Excerpt:
==*==
Both are often the targets of wrath from community members who view them as unseemly and unwelcome blights on the landscape.

But environmental groups say big-box businesses and solar energy can — and should — align in the effort to reduce greenhouse gas emissions that contribute to climate change.

The flat, open, sun-exposed roofs of oversized retail and grocery stores, supercenters and malls are ready-made sites for solar energy generation, according to a new report from the Environment North Carolina Research & Policy Center and the Frontier Group.

Minnesota-based Target has installed solar panels on 542 stores nationwide, including the location on University Parkway in Winston-Salem. Rooftop panels there produce 324 kilowatts of electricity, the N.C. Sustainable Energy Association says.

If all of North Carolina’s nearly 3,700 large retail structures were equipped with rooftop solar arrays, they would generate enough energy to power more than 300,000 average American homes a year, the report found.

The panels also would generate enough electricity to cover half of the stores’ energy needs. Not only would that save the stores’ money (after they recover the cost of buying and installing the panels), but it also would reduce demand on the overall power grid.

A full mobilization of big-box solar panel also would reduce the state’s carbon emissions by 2,119 metric tons per year, the report found.

And, in most cases, the arrays would be hidden from public view while also occupying unused, already-impervious surfaces.

North Carolina’s potential big-box solar generation ranked eighth nationally among all states, according to the report.
==*==
Dataset records

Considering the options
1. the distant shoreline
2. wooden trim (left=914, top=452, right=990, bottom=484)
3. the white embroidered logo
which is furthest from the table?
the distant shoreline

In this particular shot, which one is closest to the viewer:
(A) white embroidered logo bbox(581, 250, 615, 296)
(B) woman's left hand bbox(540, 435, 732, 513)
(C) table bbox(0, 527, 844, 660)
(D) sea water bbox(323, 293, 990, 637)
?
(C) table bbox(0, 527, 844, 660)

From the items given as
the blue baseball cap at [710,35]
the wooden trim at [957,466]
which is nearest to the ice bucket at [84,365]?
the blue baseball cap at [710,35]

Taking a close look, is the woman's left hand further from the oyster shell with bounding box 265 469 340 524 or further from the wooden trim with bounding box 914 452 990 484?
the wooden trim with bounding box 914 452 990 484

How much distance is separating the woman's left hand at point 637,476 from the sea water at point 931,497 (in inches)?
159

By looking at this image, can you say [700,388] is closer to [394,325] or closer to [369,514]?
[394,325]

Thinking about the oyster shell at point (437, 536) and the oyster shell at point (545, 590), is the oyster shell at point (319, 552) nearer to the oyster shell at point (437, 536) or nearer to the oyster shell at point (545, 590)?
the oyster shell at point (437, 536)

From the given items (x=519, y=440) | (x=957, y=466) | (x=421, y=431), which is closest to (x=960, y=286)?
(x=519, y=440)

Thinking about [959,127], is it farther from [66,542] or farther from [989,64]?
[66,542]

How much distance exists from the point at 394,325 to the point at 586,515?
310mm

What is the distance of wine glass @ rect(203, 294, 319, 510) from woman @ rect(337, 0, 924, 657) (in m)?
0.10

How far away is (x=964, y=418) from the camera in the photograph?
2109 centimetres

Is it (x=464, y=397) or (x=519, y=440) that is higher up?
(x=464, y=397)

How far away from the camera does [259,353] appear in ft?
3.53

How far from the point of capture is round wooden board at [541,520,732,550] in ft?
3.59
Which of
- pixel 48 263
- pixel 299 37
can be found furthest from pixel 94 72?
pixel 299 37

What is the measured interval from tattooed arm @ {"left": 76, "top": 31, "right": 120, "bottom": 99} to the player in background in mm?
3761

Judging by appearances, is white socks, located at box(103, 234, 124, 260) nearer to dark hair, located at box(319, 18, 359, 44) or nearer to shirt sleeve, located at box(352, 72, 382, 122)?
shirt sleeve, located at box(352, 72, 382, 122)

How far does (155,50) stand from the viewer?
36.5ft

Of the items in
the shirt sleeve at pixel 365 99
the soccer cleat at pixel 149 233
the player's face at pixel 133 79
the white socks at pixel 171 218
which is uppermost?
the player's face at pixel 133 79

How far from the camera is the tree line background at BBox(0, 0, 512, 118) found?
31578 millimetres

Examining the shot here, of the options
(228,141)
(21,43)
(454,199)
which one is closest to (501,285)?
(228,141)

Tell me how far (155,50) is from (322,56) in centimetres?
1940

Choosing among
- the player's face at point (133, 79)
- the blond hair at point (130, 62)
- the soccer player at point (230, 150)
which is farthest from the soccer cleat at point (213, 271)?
==*==
Exercise requirements:
[a] Copy the passage from the excerpt on big-box rooftop solar, starting at "But environmental groups" and ending at "a year, the report found.".
[b] Answer these questions using the excerpt on big-box rooftop solar:
(i) On how many stores nationwide has Target installed solar panels?
(ii) Roughly how many large retail structures does North Carolina have?
(iii) Where did North Carolina rank nationally in potential big-box solar generation?

Exercise responses:
[a]
But environmental groups say big-box businesses and solar energy can — and should — align in the effort to reduce greenhouse gas emissions that contribute to climate change.

The flat, open, sun-exposed roofs of oversized retail and grocery stores, supercenters and malls are ready-made sites for solar energy generation, according to a new report from the Environment North Carolina Research & Policy Center and the Frontier Group.

Minnesota-based Target has installed solar panels on 542 stores nationwide, including the location on University Parkway in Winston-Salem. Rooftop panels there produce 324 kilowatts of electricity, the N.C. Sustainable Energy Association says.

If all of North Carolina’s nearly 3,700 large retail structures were equipped with rooftop solar arrays, they would generate enough energy to power more than 300,000 average American homes a year, the report found.

[b]
(i) 542 stores
(ii) Nearly 3,700
(iii) Eighth among all states